Data entries:
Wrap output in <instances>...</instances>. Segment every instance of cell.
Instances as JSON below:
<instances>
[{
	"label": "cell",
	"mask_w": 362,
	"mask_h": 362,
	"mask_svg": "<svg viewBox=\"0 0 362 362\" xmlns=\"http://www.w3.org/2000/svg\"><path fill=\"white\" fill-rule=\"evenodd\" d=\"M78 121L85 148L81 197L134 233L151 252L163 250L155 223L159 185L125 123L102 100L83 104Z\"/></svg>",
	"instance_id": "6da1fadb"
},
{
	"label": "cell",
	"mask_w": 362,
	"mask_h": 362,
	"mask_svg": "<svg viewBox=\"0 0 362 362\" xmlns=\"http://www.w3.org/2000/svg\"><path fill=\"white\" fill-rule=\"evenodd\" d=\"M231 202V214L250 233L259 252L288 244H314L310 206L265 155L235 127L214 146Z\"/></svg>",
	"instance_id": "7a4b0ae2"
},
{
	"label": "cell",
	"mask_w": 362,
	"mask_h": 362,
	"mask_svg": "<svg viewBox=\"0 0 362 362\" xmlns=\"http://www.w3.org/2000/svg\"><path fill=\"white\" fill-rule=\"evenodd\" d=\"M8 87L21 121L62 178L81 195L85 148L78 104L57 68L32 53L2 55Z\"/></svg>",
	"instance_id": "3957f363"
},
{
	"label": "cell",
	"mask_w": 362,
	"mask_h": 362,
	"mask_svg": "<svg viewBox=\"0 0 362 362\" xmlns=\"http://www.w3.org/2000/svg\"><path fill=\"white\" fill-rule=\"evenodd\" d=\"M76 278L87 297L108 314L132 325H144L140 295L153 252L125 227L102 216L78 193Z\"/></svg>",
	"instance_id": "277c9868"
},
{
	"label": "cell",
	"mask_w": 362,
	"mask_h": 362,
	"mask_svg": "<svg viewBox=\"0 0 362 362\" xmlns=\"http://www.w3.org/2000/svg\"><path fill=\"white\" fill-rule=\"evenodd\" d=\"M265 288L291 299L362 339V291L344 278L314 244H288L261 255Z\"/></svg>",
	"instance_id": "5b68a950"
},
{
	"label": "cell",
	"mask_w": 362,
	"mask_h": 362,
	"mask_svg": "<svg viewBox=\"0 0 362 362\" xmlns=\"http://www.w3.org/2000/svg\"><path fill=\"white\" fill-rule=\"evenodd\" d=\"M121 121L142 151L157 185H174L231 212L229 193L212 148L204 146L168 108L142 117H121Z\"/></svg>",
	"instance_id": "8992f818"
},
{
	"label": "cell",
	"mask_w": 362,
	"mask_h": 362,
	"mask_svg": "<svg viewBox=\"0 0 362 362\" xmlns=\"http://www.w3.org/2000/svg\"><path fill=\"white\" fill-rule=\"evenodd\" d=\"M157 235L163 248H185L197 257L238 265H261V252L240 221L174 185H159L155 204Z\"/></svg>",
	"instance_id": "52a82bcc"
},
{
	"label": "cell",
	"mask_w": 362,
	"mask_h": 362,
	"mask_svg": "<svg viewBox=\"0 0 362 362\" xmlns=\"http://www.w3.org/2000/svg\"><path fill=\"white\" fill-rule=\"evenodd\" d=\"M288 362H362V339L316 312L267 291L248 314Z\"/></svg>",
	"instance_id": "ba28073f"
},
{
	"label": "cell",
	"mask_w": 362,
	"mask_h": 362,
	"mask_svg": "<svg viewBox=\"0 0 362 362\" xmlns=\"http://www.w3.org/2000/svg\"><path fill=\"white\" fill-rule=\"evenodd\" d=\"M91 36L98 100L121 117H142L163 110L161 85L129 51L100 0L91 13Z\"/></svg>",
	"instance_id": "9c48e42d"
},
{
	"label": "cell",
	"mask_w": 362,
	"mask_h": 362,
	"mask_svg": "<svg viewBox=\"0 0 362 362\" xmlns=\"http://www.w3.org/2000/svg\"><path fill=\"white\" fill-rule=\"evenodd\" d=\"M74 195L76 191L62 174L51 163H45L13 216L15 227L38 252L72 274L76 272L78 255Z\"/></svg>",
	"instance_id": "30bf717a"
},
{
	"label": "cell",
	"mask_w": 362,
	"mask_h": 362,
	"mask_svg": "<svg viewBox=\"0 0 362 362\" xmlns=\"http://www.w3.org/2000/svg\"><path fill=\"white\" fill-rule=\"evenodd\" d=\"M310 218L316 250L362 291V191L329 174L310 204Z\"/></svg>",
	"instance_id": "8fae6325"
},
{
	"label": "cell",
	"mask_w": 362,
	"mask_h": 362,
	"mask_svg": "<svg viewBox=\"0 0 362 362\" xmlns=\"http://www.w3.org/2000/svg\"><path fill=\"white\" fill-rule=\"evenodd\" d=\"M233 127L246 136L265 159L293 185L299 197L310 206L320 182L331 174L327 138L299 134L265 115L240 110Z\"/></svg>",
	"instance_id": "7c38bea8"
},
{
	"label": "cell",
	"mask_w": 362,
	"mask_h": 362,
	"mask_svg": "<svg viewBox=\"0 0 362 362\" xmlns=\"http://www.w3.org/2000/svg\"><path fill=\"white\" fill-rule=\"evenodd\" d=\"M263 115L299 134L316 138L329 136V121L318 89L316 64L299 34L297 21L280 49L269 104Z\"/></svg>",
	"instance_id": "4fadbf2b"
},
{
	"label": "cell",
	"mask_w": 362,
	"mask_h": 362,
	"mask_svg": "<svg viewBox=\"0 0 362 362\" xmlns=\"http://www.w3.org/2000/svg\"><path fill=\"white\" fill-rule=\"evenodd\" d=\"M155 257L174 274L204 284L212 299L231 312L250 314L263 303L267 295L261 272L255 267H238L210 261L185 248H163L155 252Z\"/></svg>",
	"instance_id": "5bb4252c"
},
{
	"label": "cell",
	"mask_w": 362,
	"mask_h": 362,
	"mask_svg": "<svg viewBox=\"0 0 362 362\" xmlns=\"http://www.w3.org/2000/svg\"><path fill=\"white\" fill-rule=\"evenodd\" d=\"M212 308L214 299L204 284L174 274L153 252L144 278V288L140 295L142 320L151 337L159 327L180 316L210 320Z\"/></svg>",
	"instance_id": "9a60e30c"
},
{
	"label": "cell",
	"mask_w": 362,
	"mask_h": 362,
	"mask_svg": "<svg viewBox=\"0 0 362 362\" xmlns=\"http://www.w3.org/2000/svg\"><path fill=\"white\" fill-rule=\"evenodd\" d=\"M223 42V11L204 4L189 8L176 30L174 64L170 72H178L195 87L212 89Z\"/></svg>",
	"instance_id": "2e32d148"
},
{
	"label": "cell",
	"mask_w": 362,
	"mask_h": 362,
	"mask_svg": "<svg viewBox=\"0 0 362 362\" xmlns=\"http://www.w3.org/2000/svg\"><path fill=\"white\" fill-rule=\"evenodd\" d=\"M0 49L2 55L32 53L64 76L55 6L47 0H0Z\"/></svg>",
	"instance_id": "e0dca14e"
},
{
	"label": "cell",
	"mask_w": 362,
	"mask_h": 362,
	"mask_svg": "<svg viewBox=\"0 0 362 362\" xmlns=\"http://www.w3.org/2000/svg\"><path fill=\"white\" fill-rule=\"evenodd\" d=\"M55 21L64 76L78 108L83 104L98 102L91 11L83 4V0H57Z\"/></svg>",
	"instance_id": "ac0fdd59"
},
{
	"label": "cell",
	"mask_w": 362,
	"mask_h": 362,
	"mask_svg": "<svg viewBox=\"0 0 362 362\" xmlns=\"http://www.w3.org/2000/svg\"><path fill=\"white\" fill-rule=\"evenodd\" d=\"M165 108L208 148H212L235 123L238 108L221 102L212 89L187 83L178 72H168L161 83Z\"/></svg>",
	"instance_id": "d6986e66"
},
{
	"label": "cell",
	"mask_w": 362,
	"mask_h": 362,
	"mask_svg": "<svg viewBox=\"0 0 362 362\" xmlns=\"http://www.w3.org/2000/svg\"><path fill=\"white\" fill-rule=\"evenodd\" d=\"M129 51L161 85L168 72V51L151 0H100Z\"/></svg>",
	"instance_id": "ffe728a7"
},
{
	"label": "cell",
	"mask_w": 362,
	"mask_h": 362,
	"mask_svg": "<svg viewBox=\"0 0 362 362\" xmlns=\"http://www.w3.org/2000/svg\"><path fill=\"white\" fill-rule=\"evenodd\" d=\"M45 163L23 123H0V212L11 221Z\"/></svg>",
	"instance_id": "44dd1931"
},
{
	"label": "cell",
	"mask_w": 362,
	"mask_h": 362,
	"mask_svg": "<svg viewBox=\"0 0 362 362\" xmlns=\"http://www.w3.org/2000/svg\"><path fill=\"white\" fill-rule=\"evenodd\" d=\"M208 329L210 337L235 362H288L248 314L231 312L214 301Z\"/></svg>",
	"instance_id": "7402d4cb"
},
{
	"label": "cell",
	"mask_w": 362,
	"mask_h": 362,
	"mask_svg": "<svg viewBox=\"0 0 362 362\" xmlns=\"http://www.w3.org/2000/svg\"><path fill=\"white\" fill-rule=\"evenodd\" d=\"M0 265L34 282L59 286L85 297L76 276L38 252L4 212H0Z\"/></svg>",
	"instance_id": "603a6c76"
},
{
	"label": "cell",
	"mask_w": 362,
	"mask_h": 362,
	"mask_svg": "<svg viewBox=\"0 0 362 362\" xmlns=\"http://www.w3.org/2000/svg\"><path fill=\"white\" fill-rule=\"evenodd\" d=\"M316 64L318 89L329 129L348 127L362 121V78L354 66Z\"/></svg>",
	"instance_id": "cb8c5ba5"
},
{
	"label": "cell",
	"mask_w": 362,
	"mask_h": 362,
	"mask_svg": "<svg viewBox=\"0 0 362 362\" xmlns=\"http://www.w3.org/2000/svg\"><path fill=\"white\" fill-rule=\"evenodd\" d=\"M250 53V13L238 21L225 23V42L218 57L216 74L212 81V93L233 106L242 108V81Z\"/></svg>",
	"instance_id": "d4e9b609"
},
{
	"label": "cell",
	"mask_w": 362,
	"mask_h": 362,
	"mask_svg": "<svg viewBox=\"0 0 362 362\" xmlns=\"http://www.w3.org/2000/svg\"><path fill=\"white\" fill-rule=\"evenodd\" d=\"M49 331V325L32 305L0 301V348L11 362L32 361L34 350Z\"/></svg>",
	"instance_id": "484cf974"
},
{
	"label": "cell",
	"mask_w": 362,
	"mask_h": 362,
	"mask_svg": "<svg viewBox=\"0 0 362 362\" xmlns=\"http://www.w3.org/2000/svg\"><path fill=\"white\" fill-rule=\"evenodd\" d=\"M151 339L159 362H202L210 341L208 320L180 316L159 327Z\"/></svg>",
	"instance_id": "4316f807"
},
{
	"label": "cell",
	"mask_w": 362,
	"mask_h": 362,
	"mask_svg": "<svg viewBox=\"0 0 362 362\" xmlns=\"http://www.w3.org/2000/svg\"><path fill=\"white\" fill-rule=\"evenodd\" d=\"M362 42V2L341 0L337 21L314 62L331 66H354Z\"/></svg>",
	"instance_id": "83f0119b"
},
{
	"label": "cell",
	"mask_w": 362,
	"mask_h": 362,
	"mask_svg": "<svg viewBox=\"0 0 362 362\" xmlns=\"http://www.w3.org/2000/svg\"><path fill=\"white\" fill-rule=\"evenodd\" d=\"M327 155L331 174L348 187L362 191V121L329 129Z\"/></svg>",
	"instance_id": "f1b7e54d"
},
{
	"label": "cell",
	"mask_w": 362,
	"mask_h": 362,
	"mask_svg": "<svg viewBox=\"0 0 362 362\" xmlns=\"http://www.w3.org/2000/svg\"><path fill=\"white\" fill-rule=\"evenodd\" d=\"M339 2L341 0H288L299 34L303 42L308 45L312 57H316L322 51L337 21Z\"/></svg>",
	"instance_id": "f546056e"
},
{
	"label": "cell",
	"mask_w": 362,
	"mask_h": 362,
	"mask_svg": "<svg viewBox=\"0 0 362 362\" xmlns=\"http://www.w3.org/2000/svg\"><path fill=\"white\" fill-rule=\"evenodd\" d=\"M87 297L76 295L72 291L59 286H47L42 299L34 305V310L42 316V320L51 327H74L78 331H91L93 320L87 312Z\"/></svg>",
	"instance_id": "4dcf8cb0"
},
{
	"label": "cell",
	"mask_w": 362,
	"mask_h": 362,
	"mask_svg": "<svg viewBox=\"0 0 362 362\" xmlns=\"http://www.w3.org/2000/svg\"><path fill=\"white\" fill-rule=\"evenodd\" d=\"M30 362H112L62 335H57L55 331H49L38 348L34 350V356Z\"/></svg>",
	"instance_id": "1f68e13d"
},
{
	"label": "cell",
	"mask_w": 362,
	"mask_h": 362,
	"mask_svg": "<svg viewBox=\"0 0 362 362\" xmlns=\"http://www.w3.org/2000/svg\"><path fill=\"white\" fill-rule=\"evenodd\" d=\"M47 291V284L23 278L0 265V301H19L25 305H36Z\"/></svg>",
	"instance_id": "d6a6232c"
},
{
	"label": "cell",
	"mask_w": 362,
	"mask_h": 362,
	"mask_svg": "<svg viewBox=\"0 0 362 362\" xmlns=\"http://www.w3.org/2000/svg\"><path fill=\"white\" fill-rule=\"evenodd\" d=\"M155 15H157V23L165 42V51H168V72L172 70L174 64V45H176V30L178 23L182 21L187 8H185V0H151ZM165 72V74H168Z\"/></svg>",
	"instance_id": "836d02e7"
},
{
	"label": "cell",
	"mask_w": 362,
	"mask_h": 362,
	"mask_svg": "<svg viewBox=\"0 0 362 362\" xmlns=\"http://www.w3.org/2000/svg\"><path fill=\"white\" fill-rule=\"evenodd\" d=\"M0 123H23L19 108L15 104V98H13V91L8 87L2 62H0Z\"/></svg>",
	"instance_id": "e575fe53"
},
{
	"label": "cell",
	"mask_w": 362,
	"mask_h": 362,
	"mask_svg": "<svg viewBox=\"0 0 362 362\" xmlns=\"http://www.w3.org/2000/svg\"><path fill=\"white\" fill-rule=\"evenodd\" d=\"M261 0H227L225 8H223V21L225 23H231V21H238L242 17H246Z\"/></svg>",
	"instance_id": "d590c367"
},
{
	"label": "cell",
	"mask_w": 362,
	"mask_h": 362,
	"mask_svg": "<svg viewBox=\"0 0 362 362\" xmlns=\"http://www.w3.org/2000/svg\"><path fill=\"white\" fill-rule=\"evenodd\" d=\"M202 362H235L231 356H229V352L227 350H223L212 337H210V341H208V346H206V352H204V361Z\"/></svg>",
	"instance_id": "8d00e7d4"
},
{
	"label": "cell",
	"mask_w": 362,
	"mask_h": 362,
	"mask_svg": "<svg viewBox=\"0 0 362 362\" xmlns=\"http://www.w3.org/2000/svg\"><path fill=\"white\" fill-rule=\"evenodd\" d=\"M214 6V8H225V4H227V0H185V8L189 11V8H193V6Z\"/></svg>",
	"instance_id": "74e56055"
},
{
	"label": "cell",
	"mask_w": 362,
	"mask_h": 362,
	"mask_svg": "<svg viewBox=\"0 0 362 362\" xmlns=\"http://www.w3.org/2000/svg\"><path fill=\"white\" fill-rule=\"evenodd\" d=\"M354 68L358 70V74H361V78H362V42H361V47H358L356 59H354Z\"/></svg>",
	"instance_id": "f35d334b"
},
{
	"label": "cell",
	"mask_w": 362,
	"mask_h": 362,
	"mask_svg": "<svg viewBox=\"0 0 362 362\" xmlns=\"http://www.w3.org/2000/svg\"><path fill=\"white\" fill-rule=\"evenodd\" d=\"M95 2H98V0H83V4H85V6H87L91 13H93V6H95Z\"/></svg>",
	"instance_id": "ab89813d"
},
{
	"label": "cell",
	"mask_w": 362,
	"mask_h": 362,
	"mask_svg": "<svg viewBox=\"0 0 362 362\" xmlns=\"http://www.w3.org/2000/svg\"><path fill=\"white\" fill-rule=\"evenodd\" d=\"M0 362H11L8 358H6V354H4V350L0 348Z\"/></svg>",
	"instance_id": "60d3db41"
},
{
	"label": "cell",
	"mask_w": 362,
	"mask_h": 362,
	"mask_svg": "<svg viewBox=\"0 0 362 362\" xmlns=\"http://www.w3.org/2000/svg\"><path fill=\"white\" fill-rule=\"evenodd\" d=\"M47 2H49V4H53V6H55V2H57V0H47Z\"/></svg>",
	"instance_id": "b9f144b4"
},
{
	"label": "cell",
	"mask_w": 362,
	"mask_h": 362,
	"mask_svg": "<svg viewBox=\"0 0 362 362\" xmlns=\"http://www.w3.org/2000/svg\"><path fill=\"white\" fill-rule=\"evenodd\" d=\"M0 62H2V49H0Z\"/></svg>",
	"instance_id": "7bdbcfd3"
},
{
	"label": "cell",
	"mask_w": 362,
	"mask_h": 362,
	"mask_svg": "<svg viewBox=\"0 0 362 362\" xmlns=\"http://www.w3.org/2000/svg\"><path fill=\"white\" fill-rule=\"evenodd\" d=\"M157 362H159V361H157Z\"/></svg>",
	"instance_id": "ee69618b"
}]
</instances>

Work to do - Change "white" to "black" in the lines running from the first line through the line containing "121L85 148L81 197L134", and return only those lines with everything else left as is.

Reply -
Wrap output in <instances>...</instances>. Segment every instance of cell.
Instances as JSON below:
<instances>
[{
	"label": "cell",
	"mask_w": 362,
	"mask_h": 362,
	"mask_svg": "<svg viewBox=\"0 0 362 362\" xmlns=\"http://www.w3.org/2000/svg\"><path fill=\"black\" fill-rule=\"evenodd\" d=\"M78 121L85 148L81 197L134 233L151 252L163 250L155 223L159 185L125 123L102 100L83 104Z\"/></svg>",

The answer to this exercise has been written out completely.